Ela parou quando escutou o primeiro pio. Era um som estridente, que parecia com o som de galhos secos sendo partidos. Aquilo não assustou a menina, que seguiu na direção do som. À medida em que avançava, ela viu algumas poucas lápides escondidas entre as arvores. Ela ouviu o som de asas batendo e o pio de muitas aves. Ela continuou andando.
Raven chegou numa clareira rodeada de arvores secas. Ela se sentou e esperou.
Após algum tempo, ela ouviu o barulho de asas batendo e o canto fúnebre dos pássaros ao redor da clareira. Estava escurecendo e os galhos secos das arvores contra o céu aos poucos desapareciam.
O barulho cessou de repente. O cemitério ficou no mais absoluto silencio.
E então, nas árvores ao redor da clareira, pequenos pontos luminosos começaram à aparecer. Eles piscavam intensamente como vaga-lumes no meio da noite... mas eram olhos. Milhares de minúsculos olhos incandescente que se abriam e fechavam cada vez mais rápido.
As luzes param de piscar e a escuridão tomou conta da clareira. E então apenas um par de luzes brilhou. Era maior e mais forte do que as todas as outras.
Uma voz rouca soou no meio da noite:
“O que faz aqui no pomar de ossos, criança?”
Ela se levantou e respondeu com voz firme:
- Eu segui as vozes dos pássaros. Elas chamavam o meu nome.
O par de olhos flamejantes piscou na escuridão e disse:
“Você é bem vinda aqui, pequenina.”
Ela acenou com a cabeça. Em resposta, as outras luzes começaram à piscar com rapidez e de repente os corvos bateram as suas asas e levantaram vôo cantando ruidosamente, rumo à noite escura.
Raven voltou para casa e seu pai nem percebeu a sua ausência, pois continuava bêbado e roncava alto no banco de trás do carro na oficina.
Sempre que podia, Raven escapava para o pomar de ossos. Era assim que os corvos chamavam o lugar e ela passou à chama-lo da mesma maneira. As arvores antigas com seus galhos retorcidos, pareciam realmente ossos finos e frágeis.
Raven fez nove anos e passava cada vez mais tempo no pomar de ossos. Certa vez, ela voltou tarde da noite e encontrou o pai bêbado, porém acordado e sentado no sofá.
Ele mandou que ela se sentasse e ela obedeceu. Ele a abraçou. Sua voz era melosa e seu hálito era puro álcool. Ele começou á abraça-la cada vez mais forte e à passar a mão pelo corpo dela.
Raven tentou se soltar, mas o pai era maior e mais forte do que ela. Deitou-a no sofá por cima dela e como a menina se debatia muito, ele deu um soco no rosto dela.
O soco pegou no olho direito de Raven, que viu tudo girar ao seu redor e pedia com voz débil para que o pai parasse.
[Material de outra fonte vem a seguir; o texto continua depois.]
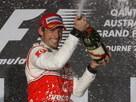 F1-McLaren: Button heureux et Hamilton coléreux !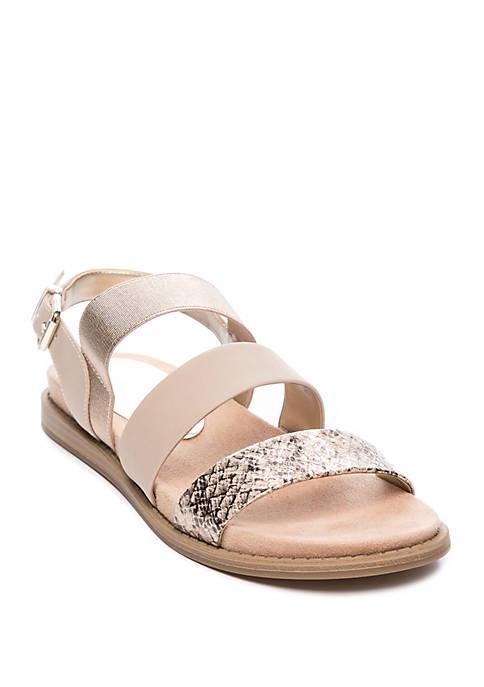 Anne Klein Essence Flat Sandals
Ele pôs a mão debaixo do vestido dela e tentava arrancar a calcinha da menina.
De repente, o vidro da janela se quebrou e uma revoada de corvos entrou na sala, voando de um lado para o outro. Raven aproveitou a distração do pai com as aves e com as mãos livres, tateou o vazio buscando alguma coisa para usar contra o pai. Achou uma garrafa do lado do sofá. Ela segurou firme e golpeou com toda força a cabeça do pai, que soltou um palavrão e rolou de cima dela para o chão.
Raven saiu correndo de casa. Seu olho ardia e a cabeça latejava. Os corvos saíram pela janela quebrada e se misturaram com a noite.
Ela pegou a estrada para o cemitério, passou pela brecha do portão e desapareceu no pomar de ossos.
Ninguém nunca mais a viu.
Denis, Dreamaker
07/10/2008-02:37
NDA.: Este conto foi escrito entre as 00:00 e 02:38.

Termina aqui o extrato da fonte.